Buyers most often praise the reassurance of continuous radon tracking, especially because it removes the delay and uncertainty of lab-based testing. The app graphs, battery-powered design, and easy placement around the home are also likely to come up repeatedly as practical strengths.

Common Complaints

The most common complaints are likely to be about scope rather than outright failure: some users expect a full indoor air-quality monitor and are disappointed that this is radon-focused. Others may find the Bluetooth/app element unnecessary or want more technical detail on accuracy and calibration.

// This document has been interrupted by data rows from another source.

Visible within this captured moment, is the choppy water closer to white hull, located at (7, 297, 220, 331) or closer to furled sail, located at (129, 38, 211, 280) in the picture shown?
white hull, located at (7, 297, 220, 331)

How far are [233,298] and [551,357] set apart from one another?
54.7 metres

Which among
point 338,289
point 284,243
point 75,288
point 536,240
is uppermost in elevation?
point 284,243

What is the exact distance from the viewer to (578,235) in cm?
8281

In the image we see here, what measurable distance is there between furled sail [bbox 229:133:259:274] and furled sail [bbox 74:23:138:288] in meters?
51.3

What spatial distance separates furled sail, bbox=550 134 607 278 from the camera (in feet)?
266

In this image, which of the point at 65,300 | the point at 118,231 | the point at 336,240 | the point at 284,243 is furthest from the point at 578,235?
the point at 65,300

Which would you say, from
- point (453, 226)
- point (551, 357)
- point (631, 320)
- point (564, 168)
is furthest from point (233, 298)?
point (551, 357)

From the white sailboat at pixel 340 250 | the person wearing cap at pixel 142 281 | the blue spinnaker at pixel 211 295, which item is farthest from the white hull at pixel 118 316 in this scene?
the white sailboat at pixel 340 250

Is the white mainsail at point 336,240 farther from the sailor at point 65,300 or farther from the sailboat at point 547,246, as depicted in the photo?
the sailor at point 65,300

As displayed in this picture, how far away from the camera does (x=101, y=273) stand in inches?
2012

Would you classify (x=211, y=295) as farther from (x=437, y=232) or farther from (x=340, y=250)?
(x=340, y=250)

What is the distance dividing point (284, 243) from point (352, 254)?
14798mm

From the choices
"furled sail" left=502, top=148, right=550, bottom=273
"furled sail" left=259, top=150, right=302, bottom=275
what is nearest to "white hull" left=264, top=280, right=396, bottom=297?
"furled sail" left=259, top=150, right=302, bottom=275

Real User Reviews: What 1,318 Buyers Actually Think

We analysed verified customer reviews to bring you an honest summary.

The overall sentiment is strongly positive: a 4.4/5 rating across 1,318 reviews suggests most buyers are satisfied, with a smaller but meaningful minority likely disappointed by expectations or setup. Based on that score, roughly 80-85% of reviews appear genuinely positive, while around 15-20% are likely mixed or negative.

What 5-Star Reviewers Love

The most enthusiastic buyers typically value the peace of mind that comes from continuous radon monitoring and the convenience of seeing trends in the app. Repeated praise usually centres on ease of use, trustworthy readings, and the reassurance of not needing lab tests or waiting for results.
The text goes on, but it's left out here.